[Dataset records]
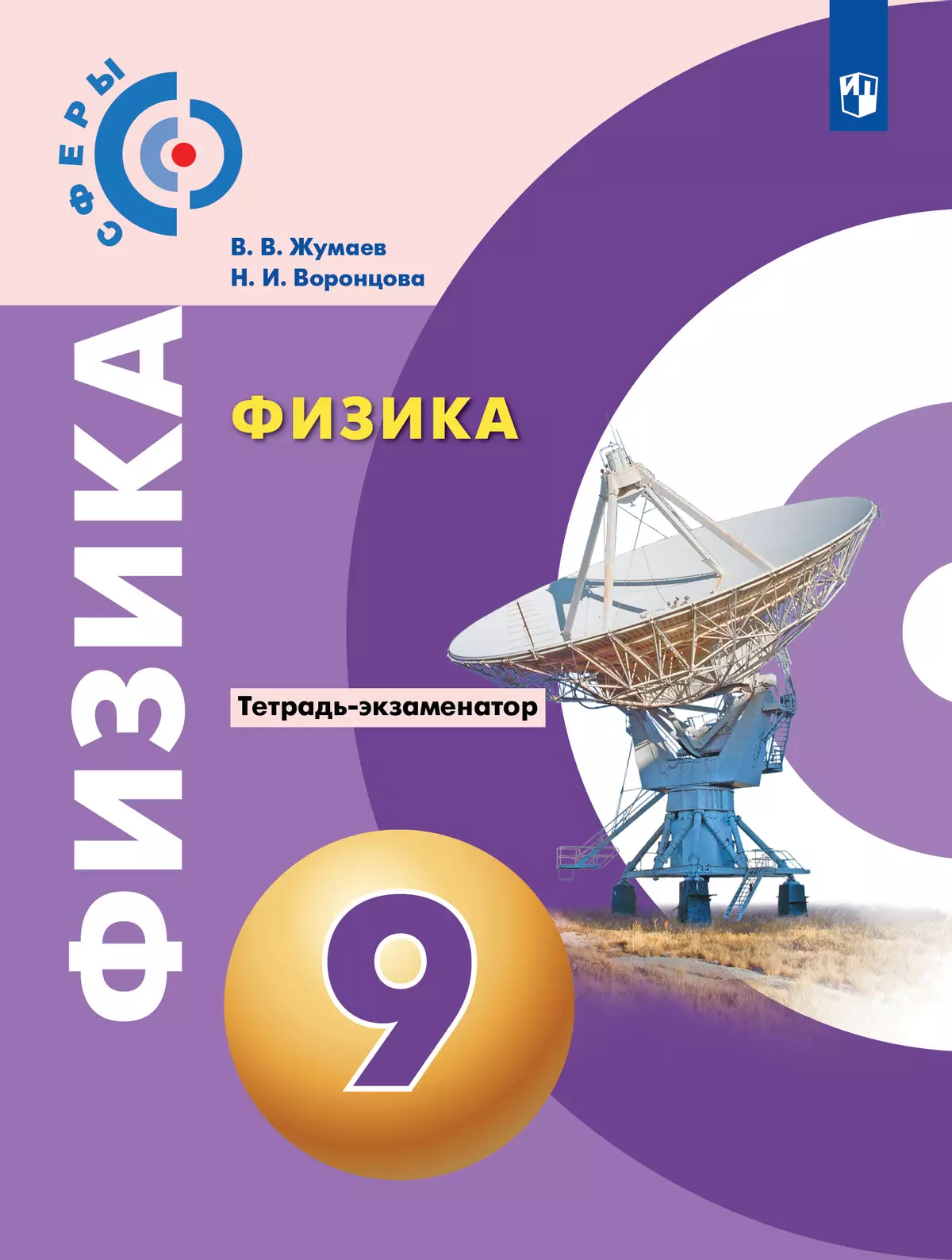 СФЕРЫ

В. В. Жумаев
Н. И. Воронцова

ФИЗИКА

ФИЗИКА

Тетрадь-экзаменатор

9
...
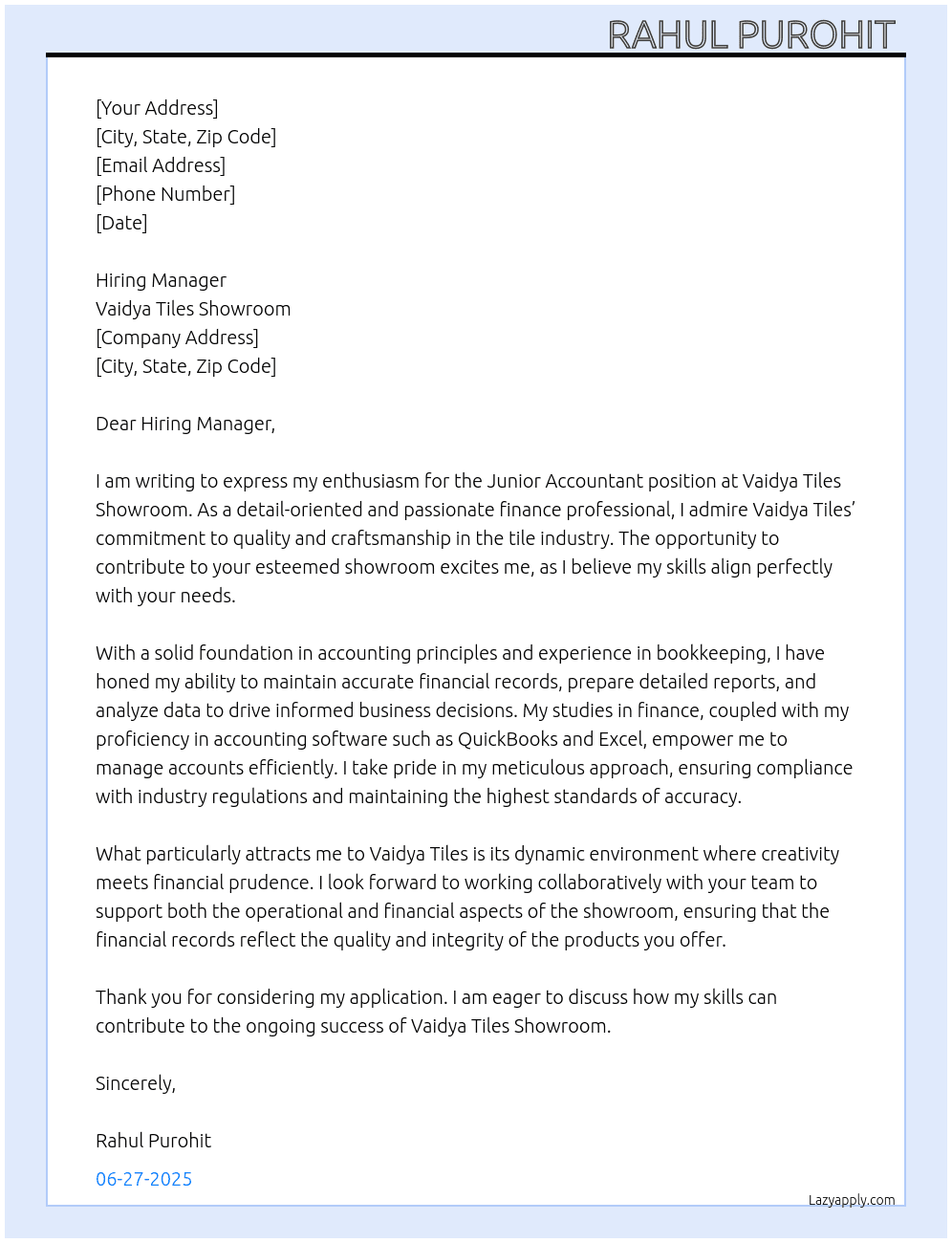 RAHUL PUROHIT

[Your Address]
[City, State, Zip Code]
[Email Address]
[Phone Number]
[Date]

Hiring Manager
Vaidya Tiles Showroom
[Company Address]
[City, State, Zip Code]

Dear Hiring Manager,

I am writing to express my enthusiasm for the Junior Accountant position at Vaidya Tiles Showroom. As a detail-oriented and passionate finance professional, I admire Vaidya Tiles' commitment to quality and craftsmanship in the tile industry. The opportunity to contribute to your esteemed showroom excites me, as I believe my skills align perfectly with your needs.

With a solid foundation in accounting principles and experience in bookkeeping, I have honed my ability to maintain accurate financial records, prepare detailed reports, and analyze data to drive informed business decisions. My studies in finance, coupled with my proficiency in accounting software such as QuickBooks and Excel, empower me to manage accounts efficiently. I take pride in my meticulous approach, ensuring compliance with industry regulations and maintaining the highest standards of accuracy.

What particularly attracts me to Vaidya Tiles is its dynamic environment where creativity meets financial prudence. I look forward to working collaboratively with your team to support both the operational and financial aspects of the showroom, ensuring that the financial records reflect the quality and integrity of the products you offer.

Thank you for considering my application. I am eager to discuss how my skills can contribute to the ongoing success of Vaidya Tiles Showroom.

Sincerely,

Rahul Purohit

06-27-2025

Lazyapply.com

:: EXERCISE DIRECTIONS ::
Go through the data and return each line where the word "contribute" appears.

:: ANSWER SPACE ::
I am writing to express my enthusiasm for the Junior Accountant position at Vaidya Tiles Showroom. As a detail-oriented and passionate finance professional, I admire Vaidya Tiles' commitment to quality and craftsmanship in the tile industry. The opportunity to contribute to your esteemed showroom excites me, as I believe my skills align perfectly with your needs.
Thank you for considering my application. I am eager to discuss how my skills can contribute to the ongoing success of Vaidya Tiles Showroom.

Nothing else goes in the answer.